Y si comparamos el costo de esta guerra con lo que gastamos para ayudar a los estadounidenses necesitados, queda claro que esta guerra es extremadamente cara en comparación con otras maneras en que podríamos haber gastado los fondos. Dicho de otro modo: el SNAP (Programa de Asistencia Alimentaria Nutricional Suplementaria, anteriormente conocido como cupones de alimentos) gasta un promedio de unos 2400 dólares al año por beneficiario . El CHIP (Programa de Seguro Médico para Niños), administrado por Medicaid, proporciona atención médica integral por unos 3000 dólares por niño .

Así que tan solo reemplazar esos tres aviones derribados sobre Kuwait —cada uno, recuerden, con un costo de 97 millones de dólares— costará aproximadamente lo mismo que proporcionar ayuda alimentaria crucial a 125.000 estadounidenses o brindar atención médica a 100.000 niños estadounidenses. Y la guerra podría muy bien terminar costando cien veces más que el precio de esos aviones.
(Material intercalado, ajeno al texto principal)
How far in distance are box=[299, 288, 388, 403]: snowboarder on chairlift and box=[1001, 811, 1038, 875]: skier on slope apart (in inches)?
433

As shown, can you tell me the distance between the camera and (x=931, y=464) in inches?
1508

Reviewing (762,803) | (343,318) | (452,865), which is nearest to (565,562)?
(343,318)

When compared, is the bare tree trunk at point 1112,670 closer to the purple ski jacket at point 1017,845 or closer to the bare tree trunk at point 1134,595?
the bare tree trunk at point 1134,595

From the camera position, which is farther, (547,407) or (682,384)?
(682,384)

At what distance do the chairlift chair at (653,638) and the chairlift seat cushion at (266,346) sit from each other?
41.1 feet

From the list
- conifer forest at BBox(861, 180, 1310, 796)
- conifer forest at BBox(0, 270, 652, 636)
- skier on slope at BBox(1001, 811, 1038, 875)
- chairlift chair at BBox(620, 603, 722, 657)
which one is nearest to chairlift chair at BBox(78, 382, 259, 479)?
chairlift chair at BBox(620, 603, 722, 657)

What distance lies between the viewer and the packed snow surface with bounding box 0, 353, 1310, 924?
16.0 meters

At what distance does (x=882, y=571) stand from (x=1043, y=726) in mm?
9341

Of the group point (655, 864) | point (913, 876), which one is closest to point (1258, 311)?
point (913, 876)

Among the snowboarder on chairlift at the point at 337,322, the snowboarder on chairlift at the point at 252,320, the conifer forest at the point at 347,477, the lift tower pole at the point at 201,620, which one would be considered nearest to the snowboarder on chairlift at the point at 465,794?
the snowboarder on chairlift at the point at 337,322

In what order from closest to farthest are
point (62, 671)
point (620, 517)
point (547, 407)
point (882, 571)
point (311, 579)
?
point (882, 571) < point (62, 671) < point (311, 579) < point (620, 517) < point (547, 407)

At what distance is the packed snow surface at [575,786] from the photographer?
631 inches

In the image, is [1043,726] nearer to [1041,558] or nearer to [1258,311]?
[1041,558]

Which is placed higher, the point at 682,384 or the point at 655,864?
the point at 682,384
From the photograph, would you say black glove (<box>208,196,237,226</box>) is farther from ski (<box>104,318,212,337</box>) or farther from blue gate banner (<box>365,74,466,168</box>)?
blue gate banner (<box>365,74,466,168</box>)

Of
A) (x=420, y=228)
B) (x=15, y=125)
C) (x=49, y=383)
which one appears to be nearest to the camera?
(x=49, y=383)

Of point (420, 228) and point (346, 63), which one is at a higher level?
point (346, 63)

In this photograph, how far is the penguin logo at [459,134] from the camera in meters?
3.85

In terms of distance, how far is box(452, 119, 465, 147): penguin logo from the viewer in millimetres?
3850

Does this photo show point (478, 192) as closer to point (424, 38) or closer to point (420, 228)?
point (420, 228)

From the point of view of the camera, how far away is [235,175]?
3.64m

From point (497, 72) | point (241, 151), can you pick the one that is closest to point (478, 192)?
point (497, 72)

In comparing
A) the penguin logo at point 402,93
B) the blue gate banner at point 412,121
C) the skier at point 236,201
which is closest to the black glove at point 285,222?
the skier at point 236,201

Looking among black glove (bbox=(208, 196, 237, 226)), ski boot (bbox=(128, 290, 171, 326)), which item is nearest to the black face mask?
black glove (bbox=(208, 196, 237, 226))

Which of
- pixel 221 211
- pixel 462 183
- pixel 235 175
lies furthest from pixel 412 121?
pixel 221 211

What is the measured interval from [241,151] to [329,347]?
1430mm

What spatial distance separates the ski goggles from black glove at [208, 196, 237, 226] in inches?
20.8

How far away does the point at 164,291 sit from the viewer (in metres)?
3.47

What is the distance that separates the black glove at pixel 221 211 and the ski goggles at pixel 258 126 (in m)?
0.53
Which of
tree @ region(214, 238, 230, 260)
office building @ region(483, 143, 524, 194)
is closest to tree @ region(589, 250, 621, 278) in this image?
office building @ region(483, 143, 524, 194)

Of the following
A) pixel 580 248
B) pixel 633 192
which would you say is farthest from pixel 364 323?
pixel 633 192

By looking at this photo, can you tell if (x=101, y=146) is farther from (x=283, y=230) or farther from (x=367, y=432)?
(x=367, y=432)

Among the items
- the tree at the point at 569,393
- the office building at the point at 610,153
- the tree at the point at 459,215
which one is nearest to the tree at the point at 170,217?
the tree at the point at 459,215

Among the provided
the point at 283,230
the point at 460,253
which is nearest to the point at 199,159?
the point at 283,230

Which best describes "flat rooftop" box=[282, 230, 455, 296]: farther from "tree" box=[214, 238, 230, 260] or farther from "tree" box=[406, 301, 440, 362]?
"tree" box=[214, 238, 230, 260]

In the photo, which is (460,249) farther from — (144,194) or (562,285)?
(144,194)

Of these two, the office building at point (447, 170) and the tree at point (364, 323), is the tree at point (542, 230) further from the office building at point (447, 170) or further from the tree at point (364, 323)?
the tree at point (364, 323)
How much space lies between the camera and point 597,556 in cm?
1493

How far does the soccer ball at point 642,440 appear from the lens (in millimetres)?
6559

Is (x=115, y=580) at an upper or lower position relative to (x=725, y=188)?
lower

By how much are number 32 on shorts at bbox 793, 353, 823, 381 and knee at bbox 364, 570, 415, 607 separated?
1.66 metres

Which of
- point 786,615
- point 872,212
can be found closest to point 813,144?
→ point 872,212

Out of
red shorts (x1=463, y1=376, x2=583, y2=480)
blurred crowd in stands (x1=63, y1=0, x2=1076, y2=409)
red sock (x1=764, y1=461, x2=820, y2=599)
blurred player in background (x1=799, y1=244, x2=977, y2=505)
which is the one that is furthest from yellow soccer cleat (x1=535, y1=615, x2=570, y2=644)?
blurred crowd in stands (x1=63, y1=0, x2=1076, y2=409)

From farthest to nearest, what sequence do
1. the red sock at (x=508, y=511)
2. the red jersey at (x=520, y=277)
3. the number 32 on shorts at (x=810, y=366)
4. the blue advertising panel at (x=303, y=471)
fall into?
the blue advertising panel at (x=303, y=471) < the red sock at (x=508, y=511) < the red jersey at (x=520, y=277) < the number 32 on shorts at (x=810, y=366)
Ahora bien, apoyo que el gobierno estadounidense gaste lo que sea necesario para mantener la seguridad nacional. Pero la administración Trump, que no ha aportado ninguna justificación coherente para la guerra, ni siquiera se molesta en fingir que tiene algo que ver con la seguridad nacional.

La opinión pública sobre esta guerra es extremadamente negativa . Como dice G. Elliott Morris , «todo presidente estadounidense moderno que inició una guerra contó con el apoyo del público desde el principio», hasta Trump. Y no hay indicios de un efecto de movilización.

¿Por qué los estadounidenses se muestran tan negativos ante esta guerra? Primero, creen que les ha sido impuesta: Trump no se ha molestado en darles una razón. Segundo, los estadounidenses —ya desilusionados por las falsas promesas sobre DOGE (recuerden esas) y los aranceles— intuyen, con razón, que no hay estrategia. Tercero, la opinión pública intuye, también con razón, que la gente común pagará el precio de esta guerra. Por supuesto, Trump no ha dicho ni un ápice sobre sacrificios compartidos, como, por ejemplo, gravar a los multimillonarios para financiar el gasto en misiles y bombas.

El estadounidense común cree que Trump está despilfarrando miles de millones de dólares sin tener ni idea de cómo se supone que funcionará, y que ellos acabarán pagando las consecuencias. Y tienen razón.